Ein Ehrentrunk mit Riehener «Schlipfer» leitete über zu den gehaltvollen Worten von H. Koch, dem OK-Präsidenten des letzten «Kantonalen» von Pratteln. Peter Degen, Riehener OK-Präsident, schloss die Reihe der Ansprachen, indem er auf die Bedeutung der Fahne und die Synthese zwischen körperlicher Ertüchtigung und geistigen Werten hinwies. Ein Marsch und ein kleiner Festzug mit den Ehrengästen durch die leider nur schwach besetzten Strassen des Dorfes in Richtung Grendelmatte beschloss diesen festlichen Akt.

Beeindruckendes Sektionsturnen

Erlebte das Dorf mit dem Empfang der Kantonalfahnen einen kleinen festlichen Ausschnitt, der bei der Bevölkerung leider nur ein bescheidenés Echo fand, so wickelte sich auf Riehens Sportanlage wohl die spannendste Phase im sportlichen Sektor ab. Das Sektionsturnen der Vereine aus Basel-Stadt und Baselland sowie den Gastsektionen bot Leistungen in so vielfältiger Art, dass die Wahl fast zu einer Qual wurde. Hier Körperschulung in vollendeter Form, dort Sektionen im leichtathletischen Kampf oder im Kunstturnen an den Geräten, dazu das Ringen und Schwingen der Nationalturner und die graziöse Beschwingtheit von Gymnastikabteilungen der Frauen. Wenn wir in diesem Bericht aus Raumgründen keine Resultate veröffentlichen, so darf im Riehener Jahrbuch doch festgehalten werden, dass der TV Riehen mit dem Höchstresultat von 89 Punkten in seiner Kategorie den 1. Rang erreichte und damit den ersten Kranz im Sektionsturnen an seine neue Fahne heften durfte.
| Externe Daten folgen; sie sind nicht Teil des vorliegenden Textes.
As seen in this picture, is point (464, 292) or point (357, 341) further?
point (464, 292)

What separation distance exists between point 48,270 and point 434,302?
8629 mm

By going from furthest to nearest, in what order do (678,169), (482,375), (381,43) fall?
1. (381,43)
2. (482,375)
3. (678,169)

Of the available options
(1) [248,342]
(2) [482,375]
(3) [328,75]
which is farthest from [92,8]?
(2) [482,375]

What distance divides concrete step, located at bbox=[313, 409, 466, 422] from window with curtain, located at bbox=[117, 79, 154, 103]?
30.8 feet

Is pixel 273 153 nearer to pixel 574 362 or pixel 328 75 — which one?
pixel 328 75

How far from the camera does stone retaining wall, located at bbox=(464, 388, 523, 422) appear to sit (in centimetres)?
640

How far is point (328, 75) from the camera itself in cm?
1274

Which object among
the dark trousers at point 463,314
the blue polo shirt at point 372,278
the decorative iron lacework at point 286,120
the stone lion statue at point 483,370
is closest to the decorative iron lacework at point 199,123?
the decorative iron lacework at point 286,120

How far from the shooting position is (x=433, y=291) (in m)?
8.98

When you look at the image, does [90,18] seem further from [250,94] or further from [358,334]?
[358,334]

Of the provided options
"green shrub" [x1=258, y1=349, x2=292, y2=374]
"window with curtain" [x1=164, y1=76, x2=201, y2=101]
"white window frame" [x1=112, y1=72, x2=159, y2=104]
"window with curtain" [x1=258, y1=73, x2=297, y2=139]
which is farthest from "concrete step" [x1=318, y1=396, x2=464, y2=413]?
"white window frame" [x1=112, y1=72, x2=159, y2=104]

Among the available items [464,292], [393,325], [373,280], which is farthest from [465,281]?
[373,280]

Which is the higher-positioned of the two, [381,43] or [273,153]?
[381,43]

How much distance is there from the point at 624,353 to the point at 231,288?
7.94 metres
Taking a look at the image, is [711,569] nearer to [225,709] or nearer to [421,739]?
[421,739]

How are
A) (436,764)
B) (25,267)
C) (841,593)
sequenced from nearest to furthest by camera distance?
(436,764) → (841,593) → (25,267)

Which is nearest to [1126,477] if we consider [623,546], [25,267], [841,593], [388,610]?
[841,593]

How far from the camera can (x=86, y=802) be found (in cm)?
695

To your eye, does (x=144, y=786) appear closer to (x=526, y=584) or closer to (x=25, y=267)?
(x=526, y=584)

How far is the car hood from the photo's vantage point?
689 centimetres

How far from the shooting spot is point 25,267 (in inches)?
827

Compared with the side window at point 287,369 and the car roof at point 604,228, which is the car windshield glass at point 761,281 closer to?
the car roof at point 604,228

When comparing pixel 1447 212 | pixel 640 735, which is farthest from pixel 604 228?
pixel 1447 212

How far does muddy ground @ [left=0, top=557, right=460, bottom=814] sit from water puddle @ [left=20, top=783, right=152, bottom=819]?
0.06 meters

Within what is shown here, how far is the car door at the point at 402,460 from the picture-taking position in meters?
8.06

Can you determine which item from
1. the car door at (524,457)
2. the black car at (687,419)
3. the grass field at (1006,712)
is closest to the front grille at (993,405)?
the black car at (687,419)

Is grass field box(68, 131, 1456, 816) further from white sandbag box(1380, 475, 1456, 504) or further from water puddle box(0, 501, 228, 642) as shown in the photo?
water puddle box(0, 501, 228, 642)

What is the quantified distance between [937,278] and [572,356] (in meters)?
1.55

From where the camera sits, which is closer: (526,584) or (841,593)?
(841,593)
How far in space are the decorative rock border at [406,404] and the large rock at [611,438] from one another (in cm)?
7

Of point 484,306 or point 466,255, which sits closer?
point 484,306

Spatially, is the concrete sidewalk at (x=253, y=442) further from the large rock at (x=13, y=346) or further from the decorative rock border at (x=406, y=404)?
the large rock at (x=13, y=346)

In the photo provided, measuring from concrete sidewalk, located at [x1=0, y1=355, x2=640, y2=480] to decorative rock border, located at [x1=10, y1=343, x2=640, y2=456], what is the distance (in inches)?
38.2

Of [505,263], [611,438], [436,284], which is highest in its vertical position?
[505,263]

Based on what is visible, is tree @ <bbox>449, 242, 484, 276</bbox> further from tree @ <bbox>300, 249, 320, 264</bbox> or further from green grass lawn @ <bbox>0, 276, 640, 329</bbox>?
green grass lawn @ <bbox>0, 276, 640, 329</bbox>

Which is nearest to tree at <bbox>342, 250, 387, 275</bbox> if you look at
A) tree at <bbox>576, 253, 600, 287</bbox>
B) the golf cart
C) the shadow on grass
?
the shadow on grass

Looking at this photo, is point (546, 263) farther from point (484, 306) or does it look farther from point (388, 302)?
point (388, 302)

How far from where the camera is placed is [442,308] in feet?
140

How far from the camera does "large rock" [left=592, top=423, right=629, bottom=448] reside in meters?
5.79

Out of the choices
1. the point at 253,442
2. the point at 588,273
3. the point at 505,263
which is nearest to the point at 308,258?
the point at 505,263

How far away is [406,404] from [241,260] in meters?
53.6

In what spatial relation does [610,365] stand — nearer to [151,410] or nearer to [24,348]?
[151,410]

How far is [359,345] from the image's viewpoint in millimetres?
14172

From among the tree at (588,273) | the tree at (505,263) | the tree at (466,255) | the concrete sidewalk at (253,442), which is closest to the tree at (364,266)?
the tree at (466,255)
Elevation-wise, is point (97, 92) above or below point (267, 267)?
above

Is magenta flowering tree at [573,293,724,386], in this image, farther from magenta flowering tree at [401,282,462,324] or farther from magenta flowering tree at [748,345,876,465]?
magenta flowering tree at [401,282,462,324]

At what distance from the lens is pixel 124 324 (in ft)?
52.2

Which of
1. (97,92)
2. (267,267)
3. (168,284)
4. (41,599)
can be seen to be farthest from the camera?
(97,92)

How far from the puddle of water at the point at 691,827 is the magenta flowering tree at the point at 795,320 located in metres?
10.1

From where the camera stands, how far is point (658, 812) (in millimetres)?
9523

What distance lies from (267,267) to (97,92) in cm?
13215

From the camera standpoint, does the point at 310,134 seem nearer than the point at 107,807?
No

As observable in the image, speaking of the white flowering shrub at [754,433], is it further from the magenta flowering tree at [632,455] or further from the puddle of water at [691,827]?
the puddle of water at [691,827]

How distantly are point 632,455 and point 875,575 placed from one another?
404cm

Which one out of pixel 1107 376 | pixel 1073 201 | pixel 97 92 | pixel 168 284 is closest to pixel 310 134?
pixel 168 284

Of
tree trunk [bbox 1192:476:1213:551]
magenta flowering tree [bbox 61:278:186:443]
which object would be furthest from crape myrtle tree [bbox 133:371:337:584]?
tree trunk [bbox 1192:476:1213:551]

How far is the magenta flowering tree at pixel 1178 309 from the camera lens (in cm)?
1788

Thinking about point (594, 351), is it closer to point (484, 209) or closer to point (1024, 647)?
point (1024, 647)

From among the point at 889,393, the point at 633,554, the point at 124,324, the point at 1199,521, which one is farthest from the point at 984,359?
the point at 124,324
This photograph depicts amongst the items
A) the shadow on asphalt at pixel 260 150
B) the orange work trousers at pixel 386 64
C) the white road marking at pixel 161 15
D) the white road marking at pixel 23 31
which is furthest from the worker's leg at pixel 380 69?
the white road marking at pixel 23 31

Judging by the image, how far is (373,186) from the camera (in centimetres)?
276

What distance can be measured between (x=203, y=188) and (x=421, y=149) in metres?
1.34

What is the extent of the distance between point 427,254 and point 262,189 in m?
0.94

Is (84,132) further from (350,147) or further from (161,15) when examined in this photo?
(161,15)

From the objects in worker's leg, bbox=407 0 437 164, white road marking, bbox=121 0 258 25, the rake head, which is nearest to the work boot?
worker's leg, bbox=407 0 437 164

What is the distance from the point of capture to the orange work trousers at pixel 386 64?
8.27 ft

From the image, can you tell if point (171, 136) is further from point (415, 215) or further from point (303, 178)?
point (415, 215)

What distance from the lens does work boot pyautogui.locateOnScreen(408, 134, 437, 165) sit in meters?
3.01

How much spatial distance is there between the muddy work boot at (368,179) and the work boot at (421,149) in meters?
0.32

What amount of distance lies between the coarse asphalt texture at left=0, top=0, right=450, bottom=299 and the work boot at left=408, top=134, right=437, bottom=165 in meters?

Abgeschlossen wurde dieser ereignisreiche Samstag mit einem grossen Tanz- und Unterhaltungsabend, und neben all den andern erstklassigen Darbietungen war es vor allem die Dorados Show Band, die für eine gelöste, freudige Stimmung sorgte, ein vielversprechender Auftakt zum letzten Festsonntag.

Glanzvoller letzter Tag

Sonnenschein, das unentbehrliche Attribut für ein derartiges Fest, sorgte schon am Sonntagmorgen für eine Atmosphäre, die sich, je weiter der Tag seinem Höhepunkt zuschritt, von Stunde zu Stunde steigerte. Dies schien auch nötig, hatten doch die übrigen Tage nicht immer die Stimmung und das Interesse erbracht, die man eigentlich hätte erwarten können. Während auf dem herrlich grünen Rasen die letzten 26 der total 82 Sektionen um die wertvollen Punkte kämpften und man über dem Trampolin akrobatische Saltos und Drehungen bewundern konnte, waren es im festlichen Teil die Veteranen, die den Reigen der Empfänge eröffneten. Diese Ehrung der Veteranen, eine ebenso würdige wie sinnvolle Aufgabe, leitete über zum Empfang der Ehrengäste.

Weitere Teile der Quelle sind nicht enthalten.